Shum of Agame
- Reign: 1892–1914
- Predecessor: Aregawi Sabagadis
- Successor: Kahsai Sebhat
- Born: Adigrat, Agame, Tigray Province, Ethiopian Empire
- Died: 28 February 1914
- Issue: Dejazmatch Asgedom Sebhat Woizero Gereda Sebhat Woizero Lemlem Sebhat Woizero Hareya Sebhat Woizero Semret Sebhat Emebet Abebech Sebhat Shum Agame Desta Sebhat Woizero Zenebech Sebhat Ras Kassa Sebhat Dejazmatch Ayele Sebhat Lij Gebrezgi Sebhat
- House: House of Agame
- Father: Dejazmach Aregawi Sabagadis

= Sebhat Aregawi =

Ethiopian governor (died 1914)

Sebhat Aregawi (died 28 February 1914) was a Ras of Agame. He was appointed governor of Agame by Emperor Tewodros II in 1859, and his province was expanded by Emperor Yohannes IV to include Adigrat. Emperor Menelik II invested Sebhat with the title of Ras in 1892.

== Biography ==
Ras Sebhat was the son of Dejazmatch Aregawi Sabagadis of Agame, and grandson of the popular governor of Tigray, Ras Sabagadis Woldu. At the time he challenged Ras Mangesha Yohannes, who had succeeded his slain father Yohannes IV and was asserting his supremacy in Tigray, Sebhat was described as "a clever and intelligent man in his early forties, an excellent administrator but not a distinguished warrior."

Sebhat submitted to the overlordship of Ras Mangesha 11 September 1889, following the death of Emperor Yohannes IV Ras Mangesha's father. However, on 31 October of that year he secretly informed Eritrean governor Antonio Baldissera that he preferred Menelik's rule to Mangesha Yohannes. While fighting with Mangesha over rulership of Tigray, in June 1890 he sent his own son Dasta as a hostage, in an effort to create peace. In August of that year Dasta fled from Adwa and returned to his father. Sebhat refused to send him back and war seemed inevitable. He was then imprisoned by Mangesha in 1891 after his revolt was crushed. In 1895, he escaped from prison and aligned himself with the Italians during their invasion of Ethiopia. However, after the massacre at Amba Alagi, Sebhat deserted the Italians and joined the forces of Menelik II, later participating at the Battle of Adwa on the side of the Ethiopians.
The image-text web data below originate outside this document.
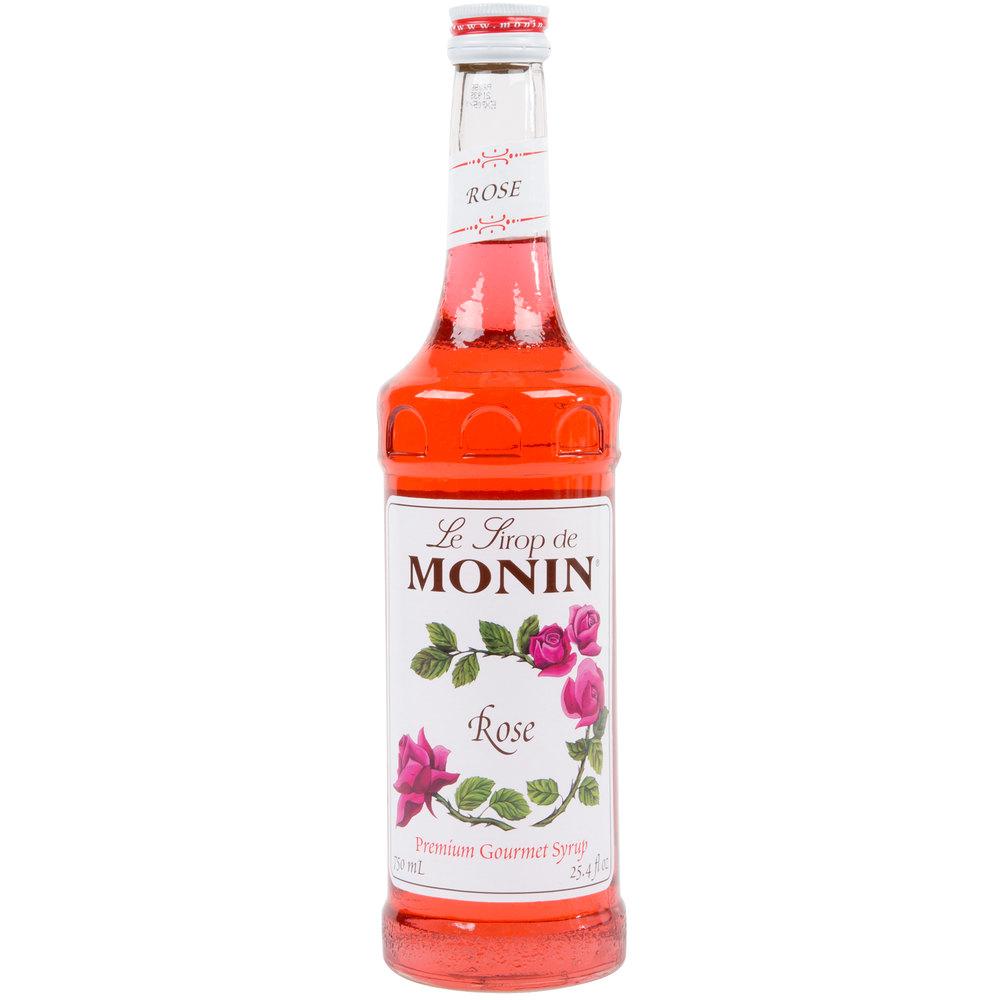 Monin 750 mL Premium Rose Flavoring Syrup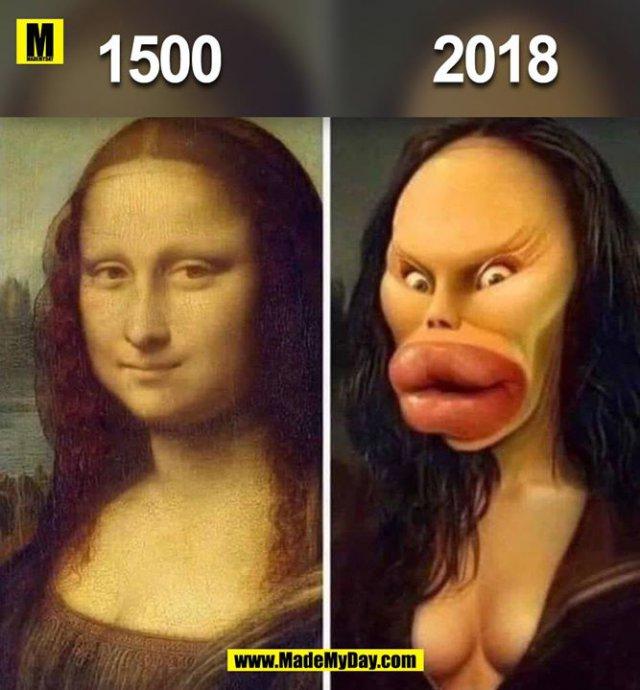 1500 2018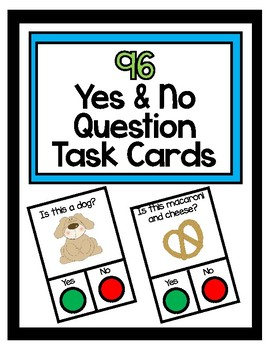 96 Yes and No Question Cards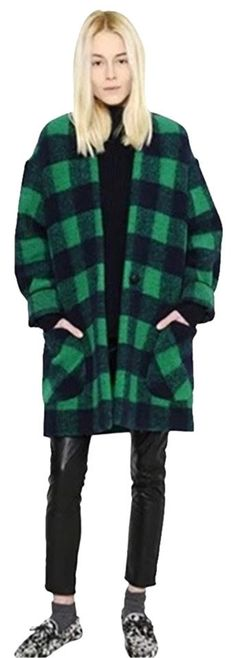 toile Isabel Marant Buffalo Plaid Wool Oversized Jacket Pea Coat. Free shipping and guaranteed authenticity on toile Isabel Marant Buffalo Plaid Wool Oversized Jacket Pea CoatThis wool-blend plaid coat from Etoile Isabel Mara...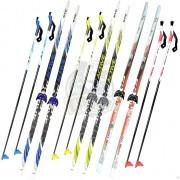 Комплект беговых подростковых лыж STC (лыжи+палки стеклопластик+крепление NN75)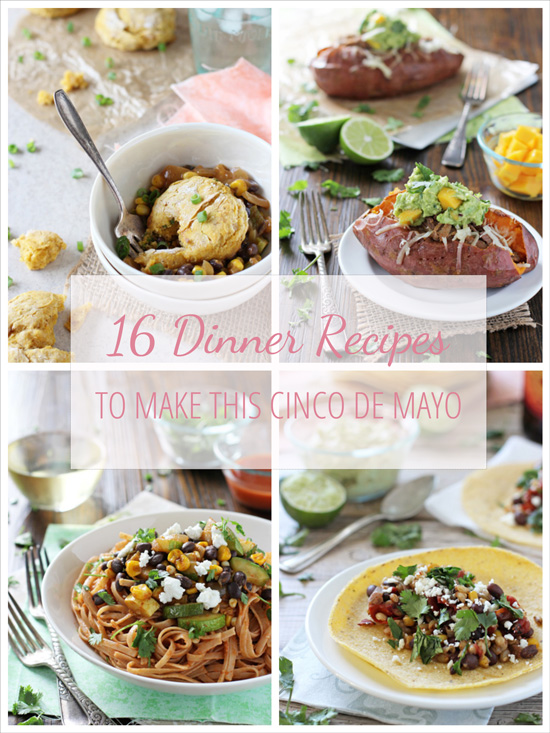 A collage of four photos of mexican inspired recipes.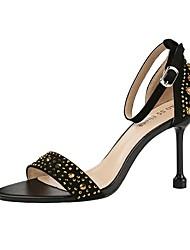 Недорогие -Жен. Сандалии Обувь для печати На шпильке Круглый носок Полиуретан Лето Красный / Розовый / Синий
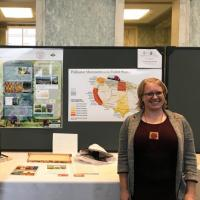 Cornell graduate students presenting their work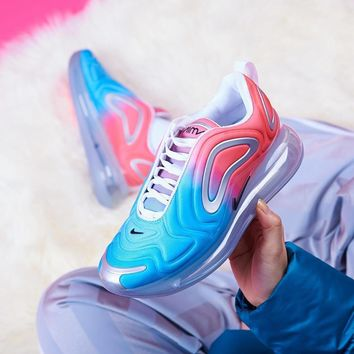 Nike Air Max 720 Leisure running shoes-4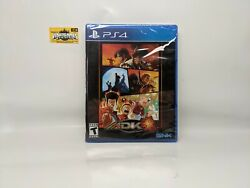 Adk Damashii Ps4 Limited Run 315 - Brand New Factory Sealed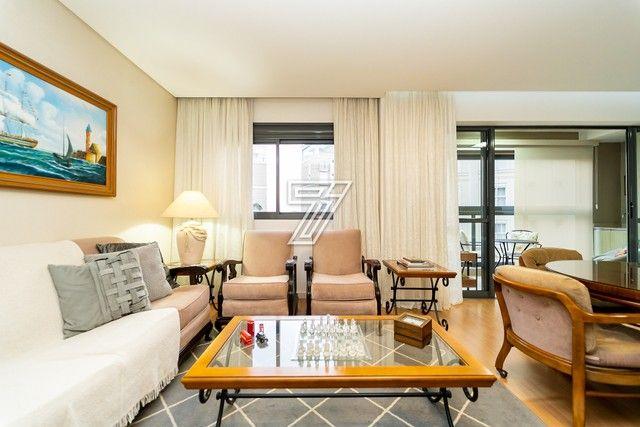 Apartamento, 3 dormitórios, 1 suíte, 2 vagas, sacada com churrasqueira, área de serviço, b - Foto 9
In 1914 Lij Iyasu V, the uncrowned successor to Emperor Menilik II, was reported to have promised Agame to Gebre Selassie, which would have made Gebre Selassie the most powerful ruler in Tigray. Disturbed by the rumour, Sebhat used Gebre Selassie's friendship with the Italians to arouse suspicions in Addis Ababa, claiming that Selassie was intriguing with the Italians with the intention of defying Iyasu. Without investigating the basis of the accusations, Iyasu ordered Gebre Selassie to the capital to explain his position. Gebre Selassie refused, and in desperation tried to start a war between the Italian colony of Eritrea and Ethiopia, but the Italians refused to respond. By February 16 Addis Ababa declared Selassie to be in rebellion.

After much persuasion, and with promises to not be harassed by Sebhat, Gebre Selassie did travel to the capital. At the same time, it was reported that Ras Sebhat had occupied some of Selassie's territory. Sebhat and Gebre Selassie became great rivals.

On 24 February, when Gebre Selassie was three days away from Adwa, he received word that Sebhat was marching there. Gebre Selassie turned back, and the next day battled with Sebhat at Zebewu, halfway between Adwa and Adigrat, along with two of his sons: Asgedom and Araya. Four days later Sebhat and two of his sons travelling with him were assassinated. Gebreselassie ordered Sebhat, Asgedom, and Araya to be buried in Gunda Gundo Monestary.

==Popular culture==
Sebhat Aregawi is remembered as a hero in eastern Tigray. The main hospital in Adigrat is named after him: Adigrat Ras Sebhat Hospital.